Review of Mushroom Clouds and Mushroom Men by Peter Brothers (2009, AuthorHouse) as written by Coffin Jon of VCinema.


If you had told me as a child in the late ‘70s that someone actually made the Godzilla films that I loved so much, I would have thought you were crazy. Surely, considering the large number of Godzilla films available by that time (15!), they were created by some sort of movie-making robot that could read the minds of young children around the world and, onto film, translate what they desired to see most, giant monsters! There’s just no way that these movies could have been made by just one man!
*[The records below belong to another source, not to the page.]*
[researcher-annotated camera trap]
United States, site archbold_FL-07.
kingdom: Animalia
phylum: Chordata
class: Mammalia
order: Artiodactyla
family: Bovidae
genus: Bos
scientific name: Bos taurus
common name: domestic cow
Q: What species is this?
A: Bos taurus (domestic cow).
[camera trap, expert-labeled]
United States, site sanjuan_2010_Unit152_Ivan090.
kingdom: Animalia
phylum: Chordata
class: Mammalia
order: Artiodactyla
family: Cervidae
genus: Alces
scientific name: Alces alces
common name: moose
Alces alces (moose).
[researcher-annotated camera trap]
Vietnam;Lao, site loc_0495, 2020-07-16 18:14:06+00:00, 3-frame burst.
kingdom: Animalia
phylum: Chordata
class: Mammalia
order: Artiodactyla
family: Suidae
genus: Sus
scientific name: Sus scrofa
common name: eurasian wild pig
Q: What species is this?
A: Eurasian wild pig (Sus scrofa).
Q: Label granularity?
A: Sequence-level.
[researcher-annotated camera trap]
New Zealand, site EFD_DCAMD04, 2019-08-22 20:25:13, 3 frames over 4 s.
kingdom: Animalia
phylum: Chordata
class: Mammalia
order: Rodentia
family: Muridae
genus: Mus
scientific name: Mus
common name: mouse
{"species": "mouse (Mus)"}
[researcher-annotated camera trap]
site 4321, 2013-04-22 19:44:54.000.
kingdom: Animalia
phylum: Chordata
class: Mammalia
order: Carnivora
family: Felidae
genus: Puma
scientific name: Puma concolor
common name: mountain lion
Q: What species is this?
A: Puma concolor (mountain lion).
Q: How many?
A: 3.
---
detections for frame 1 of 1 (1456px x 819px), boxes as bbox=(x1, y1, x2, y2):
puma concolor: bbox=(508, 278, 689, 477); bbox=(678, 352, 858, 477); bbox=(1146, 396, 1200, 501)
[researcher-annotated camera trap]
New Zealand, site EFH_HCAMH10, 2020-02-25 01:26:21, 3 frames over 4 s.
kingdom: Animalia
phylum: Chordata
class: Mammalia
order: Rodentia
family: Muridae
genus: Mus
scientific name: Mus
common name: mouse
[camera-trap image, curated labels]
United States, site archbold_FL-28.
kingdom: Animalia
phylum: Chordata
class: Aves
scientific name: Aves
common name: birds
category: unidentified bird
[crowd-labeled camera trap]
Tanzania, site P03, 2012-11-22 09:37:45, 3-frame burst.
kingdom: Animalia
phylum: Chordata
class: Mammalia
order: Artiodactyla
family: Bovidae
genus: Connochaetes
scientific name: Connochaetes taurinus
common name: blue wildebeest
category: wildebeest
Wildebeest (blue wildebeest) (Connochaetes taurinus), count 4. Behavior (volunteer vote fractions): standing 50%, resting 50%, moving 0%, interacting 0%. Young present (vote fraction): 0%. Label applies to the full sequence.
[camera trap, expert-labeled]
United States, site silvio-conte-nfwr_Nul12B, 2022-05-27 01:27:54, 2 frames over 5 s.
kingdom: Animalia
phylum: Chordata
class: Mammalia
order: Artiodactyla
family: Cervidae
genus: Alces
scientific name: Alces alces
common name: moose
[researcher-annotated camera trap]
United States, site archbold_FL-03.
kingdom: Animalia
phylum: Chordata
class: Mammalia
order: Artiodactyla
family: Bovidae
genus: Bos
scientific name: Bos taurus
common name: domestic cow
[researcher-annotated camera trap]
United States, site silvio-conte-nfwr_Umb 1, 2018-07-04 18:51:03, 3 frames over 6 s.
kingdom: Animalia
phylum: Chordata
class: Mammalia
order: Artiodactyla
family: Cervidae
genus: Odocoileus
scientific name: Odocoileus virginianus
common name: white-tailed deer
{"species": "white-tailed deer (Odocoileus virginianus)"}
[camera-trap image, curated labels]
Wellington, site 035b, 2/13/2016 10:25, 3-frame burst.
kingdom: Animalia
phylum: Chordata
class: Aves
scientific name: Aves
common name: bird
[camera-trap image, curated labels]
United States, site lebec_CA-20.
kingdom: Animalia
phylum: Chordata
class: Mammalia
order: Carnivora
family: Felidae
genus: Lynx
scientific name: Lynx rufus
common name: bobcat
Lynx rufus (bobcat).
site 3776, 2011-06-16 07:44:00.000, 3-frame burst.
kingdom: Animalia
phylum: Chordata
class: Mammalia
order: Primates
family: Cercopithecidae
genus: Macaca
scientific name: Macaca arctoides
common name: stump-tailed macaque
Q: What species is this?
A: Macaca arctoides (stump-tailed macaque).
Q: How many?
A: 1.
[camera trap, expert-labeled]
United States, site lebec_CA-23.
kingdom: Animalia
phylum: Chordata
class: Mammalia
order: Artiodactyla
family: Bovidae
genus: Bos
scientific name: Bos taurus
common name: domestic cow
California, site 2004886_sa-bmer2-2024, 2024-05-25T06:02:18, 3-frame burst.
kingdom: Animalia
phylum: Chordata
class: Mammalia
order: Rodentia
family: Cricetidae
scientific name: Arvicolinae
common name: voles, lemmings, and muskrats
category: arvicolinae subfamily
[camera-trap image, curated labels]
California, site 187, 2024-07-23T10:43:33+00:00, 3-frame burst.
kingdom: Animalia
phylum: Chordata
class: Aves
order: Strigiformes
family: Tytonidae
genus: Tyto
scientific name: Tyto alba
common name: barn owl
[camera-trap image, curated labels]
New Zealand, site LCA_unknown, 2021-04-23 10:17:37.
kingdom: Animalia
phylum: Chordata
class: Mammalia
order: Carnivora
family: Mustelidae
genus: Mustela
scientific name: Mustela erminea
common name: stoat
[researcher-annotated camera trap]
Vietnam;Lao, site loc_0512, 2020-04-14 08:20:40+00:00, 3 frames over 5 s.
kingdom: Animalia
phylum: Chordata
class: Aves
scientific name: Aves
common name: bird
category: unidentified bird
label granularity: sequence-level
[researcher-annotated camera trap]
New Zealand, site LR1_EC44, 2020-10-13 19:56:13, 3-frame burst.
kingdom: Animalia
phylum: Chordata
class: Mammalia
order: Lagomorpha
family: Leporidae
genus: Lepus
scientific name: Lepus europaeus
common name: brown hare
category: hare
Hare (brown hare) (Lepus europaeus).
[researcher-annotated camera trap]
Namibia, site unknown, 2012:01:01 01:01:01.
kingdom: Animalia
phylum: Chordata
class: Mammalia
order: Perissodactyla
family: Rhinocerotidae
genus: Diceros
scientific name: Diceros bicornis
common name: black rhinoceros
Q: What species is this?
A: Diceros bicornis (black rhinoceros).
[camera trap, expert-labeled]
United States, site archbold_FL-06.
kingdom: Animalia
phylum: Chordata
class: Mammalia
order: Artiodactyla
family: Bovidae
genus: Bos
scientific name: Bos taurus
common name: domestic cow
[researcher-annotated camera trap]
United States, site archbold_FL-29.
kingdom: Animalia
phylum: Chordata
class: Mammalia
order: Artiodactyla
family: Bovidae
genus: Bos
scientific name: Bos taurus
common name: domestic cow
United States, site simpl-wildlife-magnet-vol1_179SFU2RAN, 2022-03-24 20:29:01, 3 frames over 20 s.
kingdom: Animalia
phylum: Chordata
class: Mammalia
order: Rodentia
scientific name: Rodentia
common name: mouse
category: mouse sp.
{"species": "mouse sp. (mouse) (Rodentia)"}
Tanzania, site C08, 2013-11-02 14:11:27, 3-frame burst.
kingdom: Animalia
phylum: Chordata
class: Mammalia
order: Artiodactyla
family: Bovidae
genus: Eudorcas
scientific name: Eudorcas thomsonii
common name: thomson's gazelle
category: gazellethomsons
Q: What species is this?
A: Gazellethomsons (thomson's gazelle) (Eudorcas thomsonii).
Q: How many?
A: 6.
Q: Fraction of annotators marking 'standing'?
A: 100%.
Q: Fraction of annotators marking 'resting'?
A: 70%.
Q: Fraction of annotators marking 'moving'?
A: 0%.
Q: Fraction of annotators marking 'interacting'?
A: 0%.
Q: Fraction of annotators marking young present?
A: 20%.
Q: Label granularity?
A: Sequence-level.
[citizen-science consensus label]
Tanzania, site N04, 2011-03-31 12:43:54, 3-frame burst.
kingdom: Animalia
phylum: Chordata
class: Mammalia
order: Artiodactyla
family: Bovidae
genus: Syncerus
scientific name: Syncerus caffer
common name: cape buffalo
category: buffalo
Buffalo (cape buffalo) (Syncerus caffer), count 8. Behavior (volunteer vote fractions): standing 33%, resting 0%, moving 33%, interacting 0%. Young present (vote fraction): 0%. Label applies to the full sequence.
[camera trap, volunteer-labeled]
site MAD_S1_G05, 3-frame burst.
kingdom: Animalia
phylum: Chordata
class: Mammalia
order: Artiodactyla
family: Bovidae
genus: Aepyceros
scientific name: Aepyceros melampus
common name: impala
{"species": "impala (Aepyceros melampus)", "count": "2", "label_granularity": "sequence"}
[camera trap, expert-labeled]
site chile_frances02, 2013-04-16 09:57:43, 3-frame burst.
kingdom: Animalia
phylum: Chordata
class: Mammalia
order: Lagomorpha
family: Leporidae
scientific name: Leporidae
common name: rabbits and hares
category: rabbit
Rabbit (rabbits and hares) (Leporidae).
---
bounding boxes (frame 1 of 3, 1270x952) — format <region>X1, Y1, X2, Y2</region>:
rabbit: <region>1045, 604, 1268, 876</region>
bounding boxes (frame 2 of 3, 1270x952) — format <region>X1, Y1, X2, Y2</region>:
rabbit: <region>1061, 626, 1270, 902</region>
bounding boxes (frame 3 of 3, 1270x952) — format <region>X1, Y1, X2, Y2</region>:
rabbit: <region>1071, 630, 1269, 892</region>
Well, the truth is all of them had not been directed by one man, but actually five, most of whom produced work that is still largely unknown in the West (though Godzilla vs Hedorah (1971) director Yoshimitsu Banno was once an assistant director of Akira Kurosawa). It shouldn’t come to any surprise then that Ishiro Honda, Godzilla’s creator and still the one who has directed the most films in the series, has suffered a similar fate of obscurity in the West. That’s where Peter Brothers’ Mushroom Clouds and Mushroom Men comes in.


Much has been written about Honda before in books such as Monsters Are Attacking Tokyo! (Galbraith, Fujii, & Sakahara, 1998), Godzilla on My Mind (Tsutsui, 2004), and A Critical History and Filmography of Toho’s Godzilla Series (Kalat, 2010), but mainly in relation to his work with every one’s favorite nuclear lizard. What’s unique about Brothers’ book is the equal attention given to Honda’s other fantasy-filled kaiju (monster) and tokusatsu (special effects) films, including his incredibly fun and underrated The H-Man (1958) and The Mysterians (1957) and genuinely atmospherically creepiness Matango: Attack of the Mushroom People (1963 and also the source of the “Mushroom Men” reference in the book’s title) and the other 22 films that he directed and including titles not readily available in North America as of the writing of this review.


Essentially, the book is separated into three sections. The first dissects Honda’s general approach to his film direction vis a vis common visual and narrative themes and their in-film execution. Especially interesting is the subsection that looks at the recurrence of the “sympathetic monster”, a filmic and narrative archetype not unlike the Frankenstein monster. This short section, really comprises the raison d’etre of Honda’s movies as this theme is, both directly and indirectly, referred to in the book. The second section is a biography of Ishiro Honda and, though it contains the basics of the director’s life, might be considered the book’s weakness. Those who are expecting an up close and personal look at Honda might feel a little disappointed at the seeming distance that Brothers has from his subject; something that may have been fact since there are not any film stills or even pictures of Honda in the book at all.


However, to be fair, as the subtitle (“The Fantastic Cinema of Ishiro Honda”) says, the book does not purport to be solely about Honda, but rather his films and this is the book’s strength and what comprises the third, and largest, section. In this section, Brothers looks at each film individually first giving details on its cast and credits. Formal synopses are not provided, but rather woven into the analysis. Also within the analyses of each film are plenty of details on the work of Honda’s filmmaking team of, among many others, special effects director Eiji Tsubaraya and soundtrack composer Akira Ifukube. The book could have benefited from more copyediting; there are several misspellings that most spellcheckers will not catch, but the prose is generally well-written in a straightforward and authoritative, if slightly dry, manner.


Overall, though, Brothers’ book is a welcome entry into the ever-growing knowledge base of Japanese and especially kaiju film. It might not be the book that will make you a whiz on Ishiro Honda trivia night, but it may be one that you keep on your nightstand or bookshelf in your home theater for those times when you want to kick back and read about childhood favorites as seen through adult eyes.